Парень завидной удачи спасовал перед первой невзгодой.
Его напарник по самодеятельному изобретательству Валерка, как всегда, торопил Василя:
— Соберемся сегодня вечерком насчет рабочих чертежей. Пора двигать рабочие, надо двигать пока горячо, пока есть внимание.
— Не пойдут чертежики, — отрезал Василь грубо, точно его чем-то обидели.
Напарник опешил:
— Как ты сказал?
— Не пойдут, сказал.
— У тебя что, дела?
— Да, дела. Вот так, сверх головы, — потом проговорил уже покладистей. — Прости, друг, голова раскалывается. Детский грипп с младенческими осложнениями.

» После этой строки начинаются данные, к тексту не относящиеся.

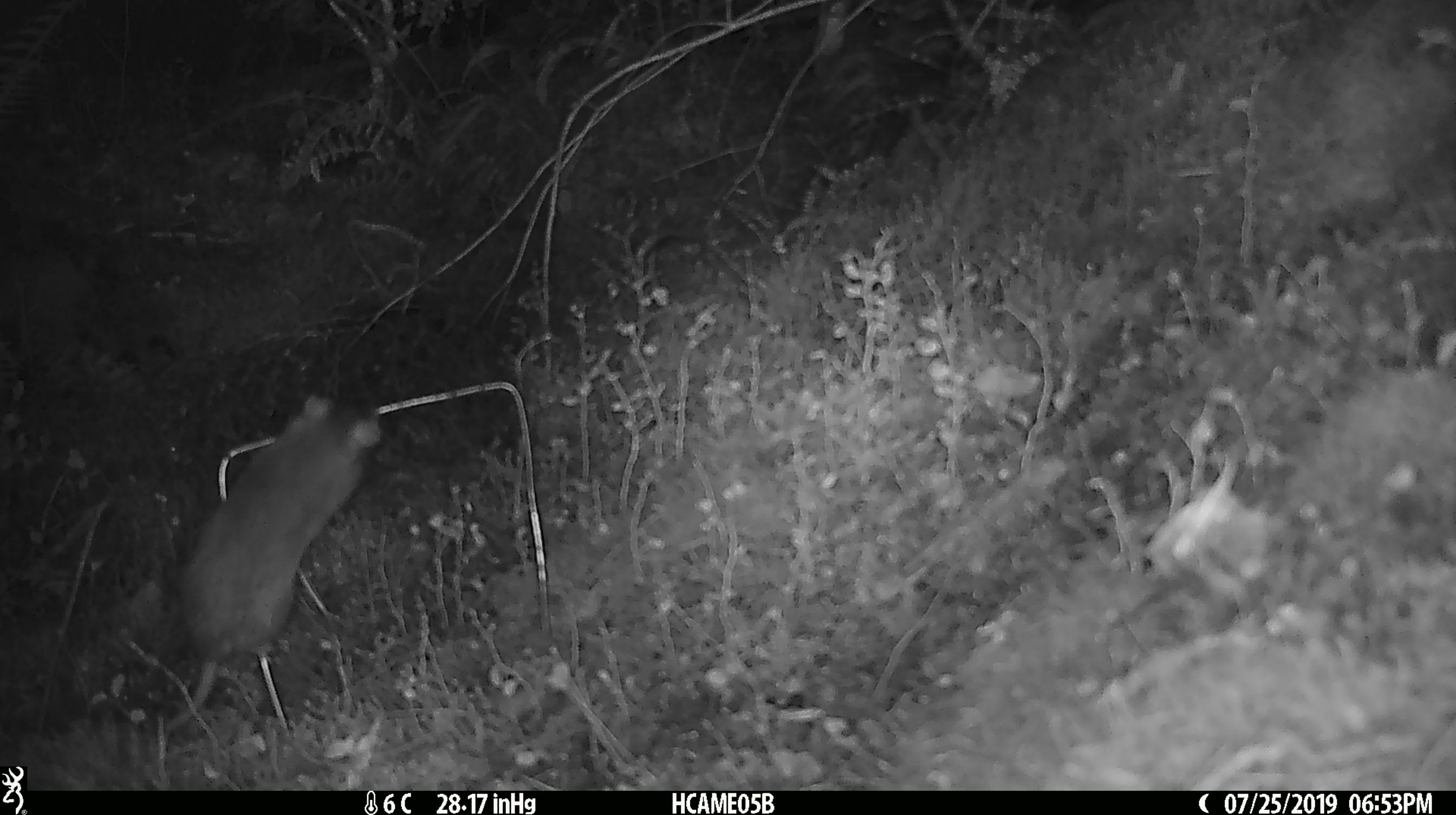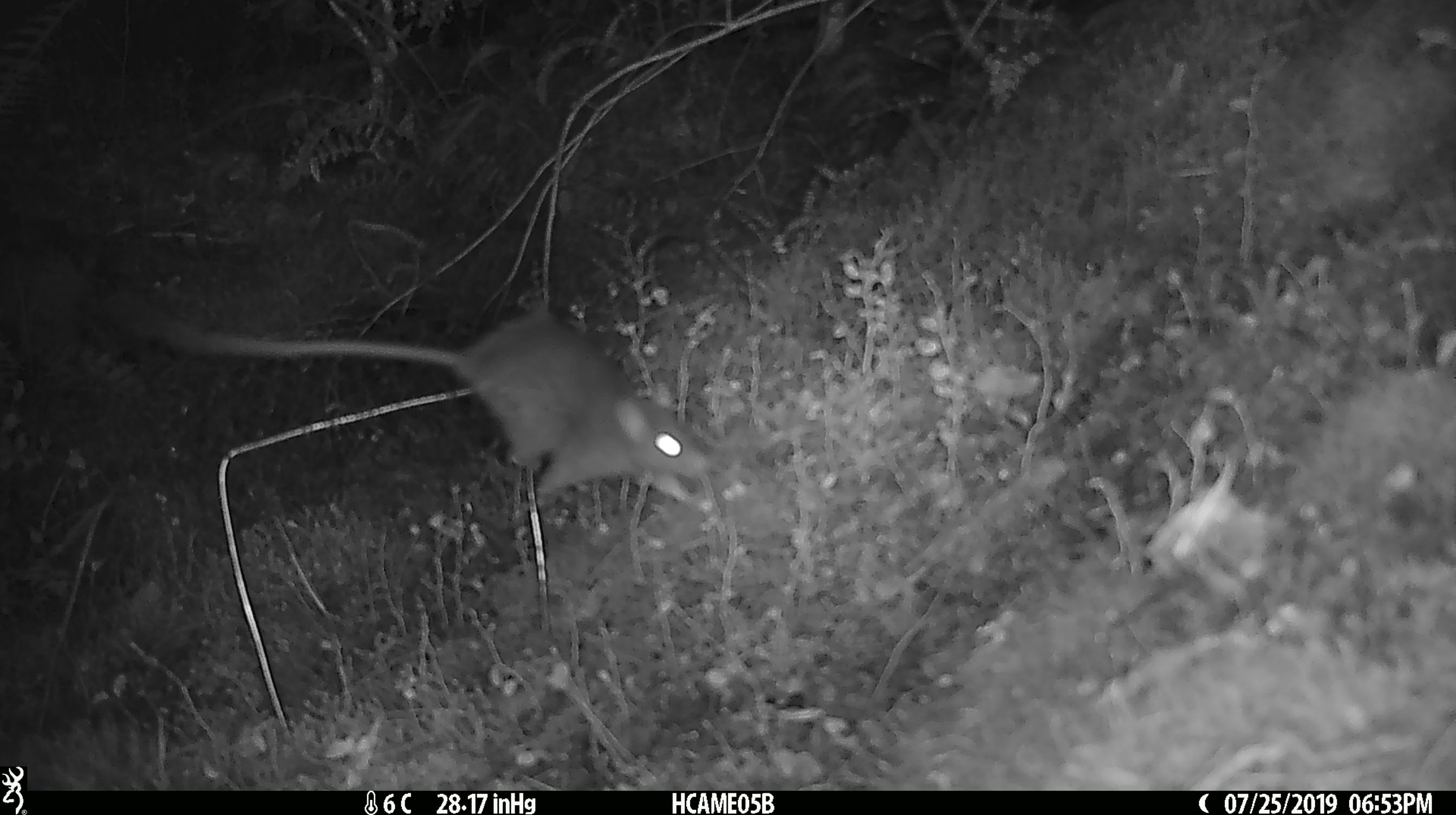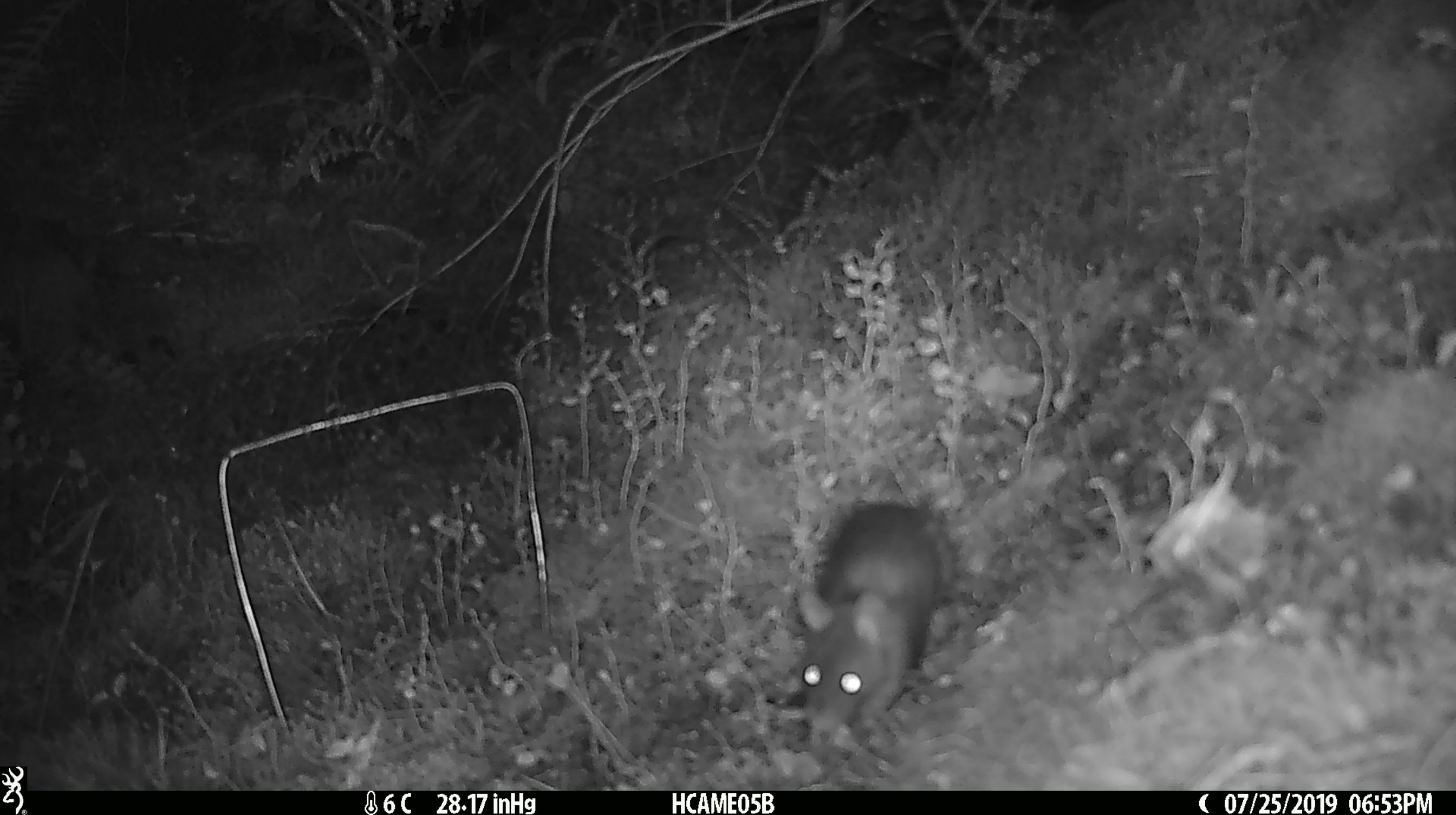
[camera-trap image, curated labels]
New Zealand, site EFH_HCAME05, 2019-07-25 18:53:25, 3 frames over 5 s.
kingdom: Animalia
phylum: Chordata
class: Mammalia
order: Rodentia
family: Muridae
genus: Rattus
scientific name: Rattus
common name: rat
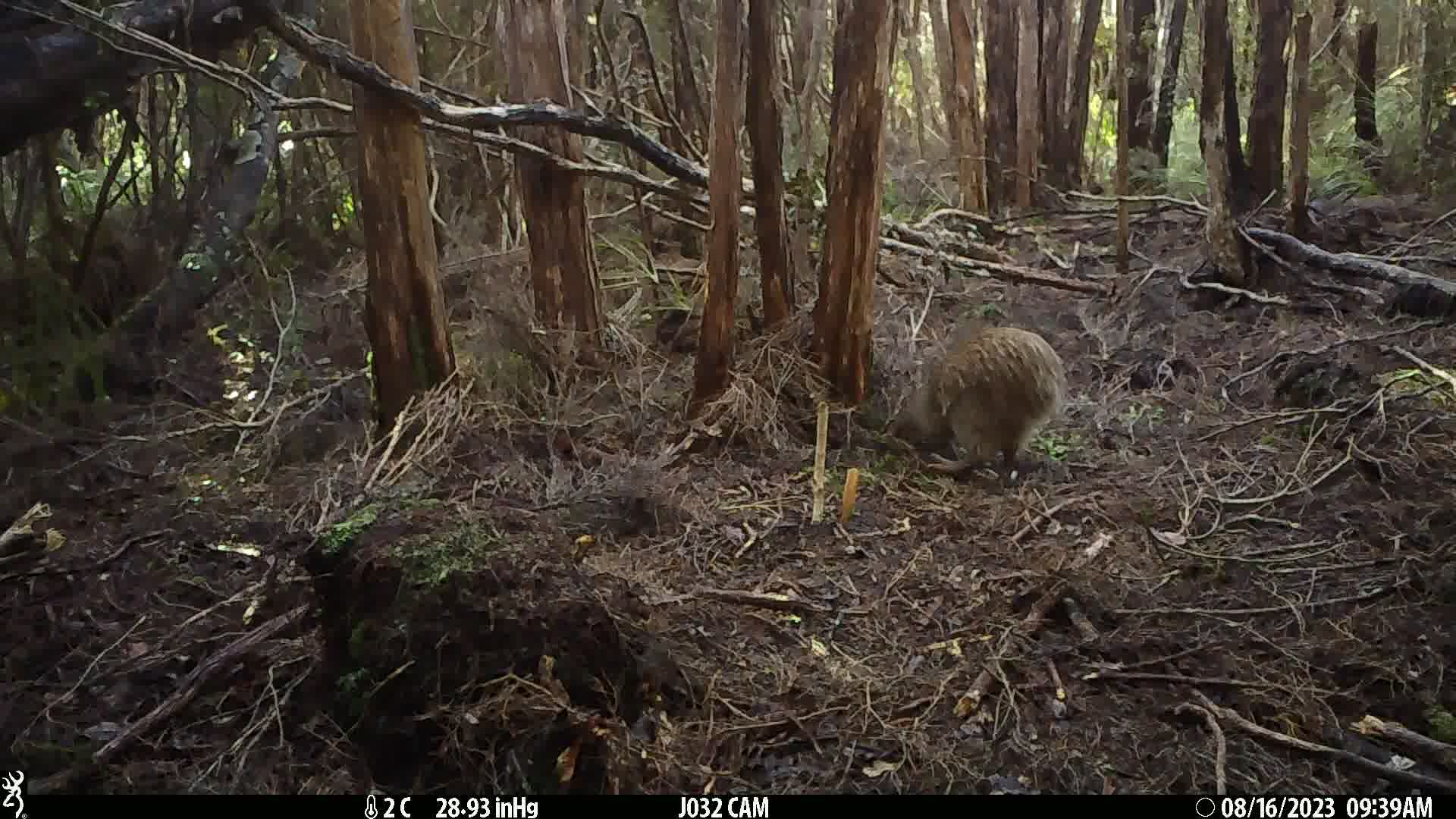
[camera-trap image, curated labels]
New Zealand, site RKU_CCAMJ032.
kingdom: Animalia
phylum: Chordata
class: Aves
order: Apterygiformes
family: Apterygidae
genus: Apteryx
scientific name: Apteryx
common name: kiwi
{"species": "kiwi (Apteryx)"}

— Ну, конечно, если болен… — сочувственно заморгал Валерка, — погуляй день-другой. Перебудем как-нибудь.
— Да, перебудем. Как-нибудь. Все как-нибудь. Сегодня, завтра. Перебываем, велосипеды изобретаем — во второй половине двадцатого столетия! Горе-изобретатели!
Напарник удивленно, с опаской уставился на друга. Был Валерка хлопец ладной души, ровного, устойчивого горения. Ни младший, ни старший в семье, а как раз средний, так что всегда было кому позаботиться о малолетних. Хоть самому меньше благ перепадало, зато и хлопот меньше. Семья рабочая, крепкая, как тот мотор с маховиком, всегда через мертвые точки перекрутит. Вот он теперь и поглядывает на друга-напарника со своих крепеньких устоев, поглядывает настороженно: верно ли поступил, что к нему припасовался, тот ли это человек, который может поднять полезное дело?
— Сам виноват, если что… Не говоришь с людьми по-людски. Все с кроссвордами.
— Говорю, говорю. Ты слушай, — перебил Василь, — ты слушай, а я уж тебе скажу.
Взгляд его метнулся по сторонам, как бы разыскивая, на чем остановиться:
— Ну, вот, смотри, ну хоть в эту сторону посмотри — завод на Новом проспекте. Ты думаешь, глупые, бездарные люди проектировали завод и площадку? Ничуть. Не хуже других. Вполне разумные. Только разумные по своему ведомству. Все сделали, в лепешку разбились, чтобы протолкнуть свой проект. Протолкнули и вылезли на красную линию проспекта. Потому что красную линию проектировало другое ведомство. Не ведая и не гадая про завод. И тоже проталкивали. И протолкнули… Вот я и думаю, а вдруг и мы так проталкиваем. Свое, свои чертежи. Не для красоты общей жизни, а для красивости своего личного благополучия? Вдруг и нам неведомо, где красная линия!